It's believed that the technologies could capture approximately 95% of carbon dioxide emissions generated by natural gas power plants, waste-to-energy power plants and industrial applications. The release stated that the funded projects are crucial to the Biden-Harris administration's goal of having a carbon pollution-free power sector by 2035, as well as a net-zero greenhouse gas economy by 2050.
“Carbon capture technology plays an enormously important role in helping to achieve the deep carbon reductions we need as our energy and industrial sectors transition to net-zero emissions,” FECM Assistant Secretary Brad Crabtree said. “Today’s investment will support the technological advancement and cost reductions required for widescale deployment.”
The projects will be overseen by the DOE's National Energy Technology Laboratory, and will develop and test carbon capture materials, equipment and processes for use in natural gas combined cycle, waste-to-energy power generation and the industrial sector. Additional projects will fund studies focused on the potential integration of industrial plants and NGCC power plants with carbon capture systems.
This most recent round of funding, alongside projects announced in October, bring FECM's investment total to $76 million dispersed among 22 projects related to the decarbonization of existing infrastructure. This is done through the entire process, from the research stage to the deployment stage.
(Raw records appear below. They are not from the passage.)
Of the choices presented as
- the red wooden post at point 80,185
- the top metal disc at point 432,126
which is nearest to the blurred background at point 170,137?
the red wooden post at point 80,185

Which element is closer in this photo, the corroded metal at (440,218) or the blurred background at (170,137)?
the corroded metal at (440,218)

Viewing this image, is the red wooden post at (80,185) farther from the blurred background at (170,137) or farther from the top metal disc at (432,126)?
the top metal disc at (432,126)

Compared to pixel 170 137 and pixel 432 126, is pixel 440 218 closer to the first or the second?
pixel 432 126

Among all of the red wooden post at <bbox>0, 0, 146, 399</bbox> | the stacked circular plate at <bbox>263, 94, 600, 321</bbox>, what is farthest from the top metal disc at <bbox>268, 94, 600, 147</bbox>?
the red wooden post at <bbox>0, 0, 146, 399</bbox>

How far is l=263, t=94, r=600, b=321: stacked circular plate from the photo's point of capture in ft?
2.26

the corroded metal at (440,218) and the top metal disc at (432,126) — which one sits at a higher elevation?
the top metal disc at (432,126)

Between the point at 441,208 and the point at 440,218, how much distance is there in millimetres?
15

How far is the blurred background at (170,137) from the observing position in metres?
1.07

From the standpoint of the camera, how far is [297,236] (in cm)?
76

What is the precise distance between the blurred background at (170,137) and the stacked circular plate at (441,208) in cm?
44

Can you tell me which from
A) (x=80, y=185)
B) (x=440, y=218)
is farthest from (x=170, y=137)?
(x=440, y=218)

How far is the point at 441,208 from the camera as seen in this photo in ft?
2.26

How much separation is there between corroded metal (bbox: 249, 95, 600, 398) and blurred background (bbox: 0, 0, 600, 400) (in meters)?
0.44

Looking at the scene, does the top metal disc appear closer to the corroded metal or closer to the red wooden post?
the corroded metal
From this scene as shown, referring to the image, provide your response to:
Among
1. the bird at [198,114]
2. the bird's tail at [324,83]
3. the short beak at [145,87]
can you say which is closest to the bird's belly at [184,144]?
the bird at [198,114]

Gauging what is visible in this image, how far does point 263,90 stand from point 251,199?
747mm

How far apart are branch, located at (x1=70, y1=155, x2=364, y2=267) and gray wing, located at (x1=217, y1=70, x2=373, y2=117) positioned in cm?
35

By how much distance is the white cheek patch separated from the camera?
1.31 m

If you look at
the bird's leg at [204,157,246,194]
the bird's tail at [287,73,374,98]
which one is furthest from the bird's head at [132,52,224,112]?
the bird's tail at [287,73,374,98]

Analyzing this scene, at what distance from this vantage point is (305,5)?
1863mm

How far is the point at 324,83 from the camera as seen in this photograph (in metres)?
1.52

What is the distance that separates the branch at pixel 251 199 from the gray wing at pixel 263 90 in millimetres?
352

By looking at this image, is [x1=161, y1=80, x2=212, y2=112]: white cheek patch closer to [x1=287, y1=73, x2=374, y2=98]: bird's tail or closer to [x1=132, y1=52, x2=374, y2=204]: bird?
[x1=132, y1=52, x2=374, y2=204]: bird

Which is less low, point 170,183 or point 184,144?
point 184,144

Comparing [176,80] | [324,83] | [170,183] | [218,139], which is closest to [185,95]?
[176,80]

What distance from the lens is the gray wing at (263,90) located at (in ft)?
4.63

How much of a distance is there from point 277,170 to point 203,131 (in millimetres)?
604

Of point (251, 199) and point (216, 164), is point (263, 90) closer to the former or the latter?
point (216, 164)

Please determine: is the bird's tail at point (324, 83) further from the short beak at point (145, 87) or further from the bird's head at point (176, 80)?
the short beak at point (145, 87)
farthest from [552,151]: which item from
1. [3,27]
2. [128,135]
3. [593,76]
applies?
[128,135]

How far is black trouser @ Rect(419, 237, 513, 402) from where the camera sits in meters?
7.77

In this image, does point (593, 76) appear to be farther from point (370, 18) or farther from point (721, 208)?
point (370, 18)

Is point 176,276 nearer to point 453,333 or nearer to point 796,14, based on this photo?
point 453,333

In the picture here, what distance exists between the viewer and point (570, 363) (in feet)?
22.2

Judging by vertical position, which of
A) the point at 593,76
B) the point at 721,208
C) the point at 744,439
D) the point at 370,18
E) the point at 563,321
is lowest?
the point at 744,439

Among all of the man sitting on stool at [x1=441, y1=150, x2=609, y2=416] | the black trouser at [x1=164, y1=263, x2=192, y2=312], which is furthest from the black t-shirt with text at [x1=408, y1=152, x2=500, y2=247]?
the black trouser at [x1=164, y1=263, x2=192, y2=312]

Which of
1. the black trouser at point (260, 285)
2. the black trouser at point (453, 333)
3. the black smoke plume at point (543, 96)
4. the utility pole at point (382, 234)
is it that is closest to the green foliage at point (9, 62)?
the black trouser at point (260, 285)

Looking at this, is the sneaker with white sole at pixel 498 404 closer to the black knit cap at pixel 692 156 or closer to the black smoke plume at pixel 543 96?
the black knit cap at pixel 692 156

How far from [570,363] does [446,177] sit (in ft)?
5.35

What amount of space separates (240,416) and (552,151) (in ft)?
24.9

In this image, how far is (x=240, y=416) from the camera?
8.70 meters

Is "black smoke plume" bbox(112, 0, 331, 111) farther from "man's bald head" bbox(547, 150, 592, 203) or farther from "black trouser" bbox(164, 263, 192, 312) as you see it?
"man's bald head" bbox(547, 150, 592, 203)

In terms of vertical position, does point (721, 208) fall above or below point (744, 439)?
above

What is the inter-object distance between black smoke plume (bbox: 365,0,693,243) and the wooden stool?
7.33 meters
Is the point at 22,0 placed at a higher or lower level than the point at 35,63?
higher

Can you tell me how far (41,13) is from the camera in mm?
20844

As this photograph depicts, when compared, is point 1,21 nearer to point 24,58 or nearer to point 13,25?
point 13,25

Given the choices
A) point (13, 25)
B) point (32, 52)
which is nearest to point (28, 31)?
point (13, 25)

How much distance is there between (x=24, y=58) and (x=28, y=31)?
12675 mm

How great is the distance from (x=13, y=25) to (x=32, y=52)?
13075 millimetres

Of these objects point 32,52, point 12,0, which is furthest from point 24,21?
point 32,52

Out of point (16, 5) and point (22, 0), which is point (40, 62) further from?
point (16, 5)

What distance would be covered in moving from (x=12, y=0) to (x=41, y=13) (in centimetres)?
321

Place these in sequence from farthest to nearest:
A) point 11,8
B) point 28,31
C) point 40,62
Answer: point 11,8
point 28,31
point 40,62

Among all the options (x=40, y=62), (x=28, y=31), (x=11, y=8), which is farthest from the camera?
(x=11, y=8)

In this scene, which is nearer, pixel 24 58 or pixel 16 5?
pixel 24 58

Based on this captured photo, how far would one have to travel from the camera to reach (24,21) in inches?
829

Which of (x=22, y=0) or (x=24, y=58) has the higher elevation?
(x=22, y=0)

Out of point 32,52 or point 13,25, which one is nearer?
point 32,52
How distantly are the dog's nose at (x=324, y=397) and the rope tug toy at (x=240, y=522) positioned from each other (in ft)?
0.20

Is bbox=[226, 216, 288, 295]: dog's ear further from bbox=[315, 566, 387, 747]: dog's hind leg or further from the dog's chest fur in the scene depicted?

The goal of the FECM is to decarbonize power generation and industrial production, as well as to remove carbon dioxide from the atmosphere and lessen and manage the environmental damage done by fossil fuel production and usage. Areas of top priority include carbon capture, carbon conversion, carbon dioxide removal, transport and storage, hydrogen production with carbon management, methane emission reduction and critical minerals production.